Objective
Pull out each line below that contains the word "water". Case matters.

── Data entries

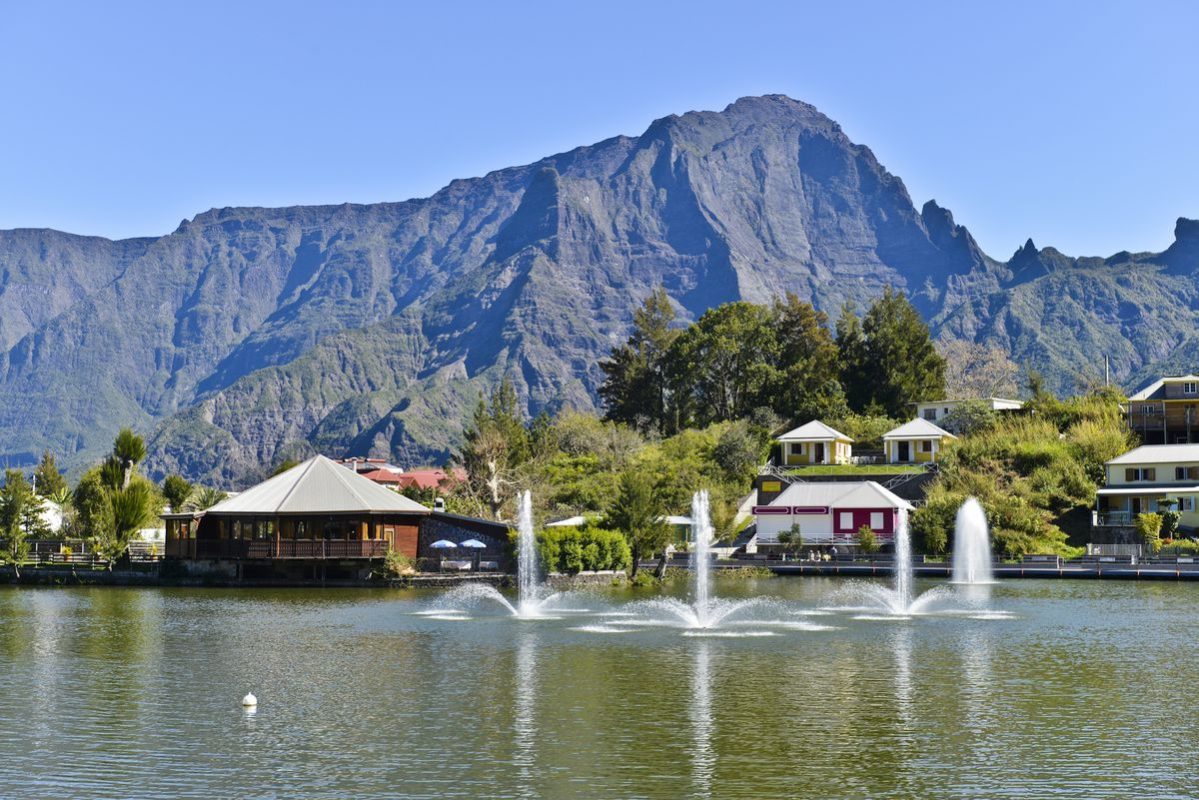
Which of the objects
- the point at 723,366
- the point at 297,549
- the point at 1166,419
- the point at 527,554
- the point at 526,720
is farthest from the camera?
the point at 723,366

────
── Data entries

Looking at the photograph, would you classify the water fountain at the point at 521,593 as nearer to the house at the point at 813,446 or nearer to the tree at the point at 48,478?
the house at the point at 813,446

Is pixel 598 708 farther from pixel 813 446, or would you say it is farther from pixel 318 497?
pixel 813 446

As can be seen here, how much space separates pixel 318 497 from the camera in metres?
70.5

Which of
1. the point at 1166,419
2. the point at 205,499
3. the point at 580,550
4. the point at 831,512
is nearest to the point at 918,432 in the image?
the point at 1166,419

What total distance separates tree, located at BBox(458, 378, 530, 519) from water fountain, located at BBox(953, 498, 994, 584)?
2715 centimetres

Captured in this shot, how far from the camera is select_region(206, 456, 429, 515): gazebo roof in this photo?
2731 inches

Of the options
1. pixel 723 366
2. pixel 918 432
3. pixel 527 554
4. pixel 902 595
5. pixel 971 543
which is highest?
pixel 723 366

────

Response for this exercise
Looking at the photograph, would you classify the water fountain at the point at 521,593 as nearer to the house at the point at 813,446 or nearer to the tree at the point at 48,478?
What total distance separates tree, located at BBox(458, 378, 530, 519) from water fountain, located at BBox(953, 498, 994, 584)?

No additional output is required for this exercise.